Note the use of standard SAM/BAM format tags - looking at the first match:
  • AS:i:1808 - integer alignment score, here 1808
  • NM:i:0 - integer edit distance, here 0
Plus non-standard tags:
  • EV:f:0 - float e-value, here 0
  • PI:f:96.55 - float percent identify, here 96.55
  • BS:f:701.049 - float bit-score, here 701.049

Sadly rather than the real names for the query and matches, BLAST's internal names are being used (e.g. lcl|Query_1 and gnl|BL_ORD_ID|3) rather than gi|57163783|ref|NP_001009242.1| and sp|P08100|OPSD_HUMAN). This reminds me of earlier problems, see my older post "BLAST+ should keep its BL_ORD_ID identifiers to itself".

Also there's an obvious bug in the duplication of the "reference" @SQ lines in the header.

For bonus points they should add a @PG line to the header as well, giving the BLAST+ version etc.

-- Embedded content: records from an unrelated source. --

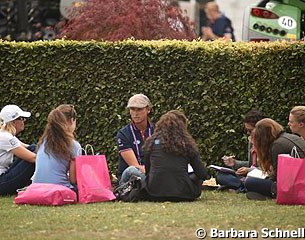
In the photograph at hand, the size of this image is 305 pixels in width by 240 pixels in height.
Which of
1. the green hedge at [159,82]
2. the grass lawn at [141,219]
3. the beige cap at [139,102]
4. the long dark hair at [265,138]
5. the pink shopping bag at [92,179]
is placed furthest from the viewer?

Still, as long as these niggles are sorted out for the first official release to offer SAM output, I think this will be surprisingly useful. For now, there are options like the BLAST XML to SAM tool Pierre Lindenbaum's student Aurélien Guy-Duché wrote (blog post, repository).

Update (6 July 2015)

Last night on Zach Charlop-powers got in touch on Twitter (@zach_cp) to report using -parse_deflines fixes the query names, and if the database was built using makeblastdb -parse_seqids ... then this fixes the match names. He put together an example too.

Unfortunately that doesn't work if you are not using the NCBI specific pipe-character based naming scheme (see also My IDs not good enough for NCBI BLAST+).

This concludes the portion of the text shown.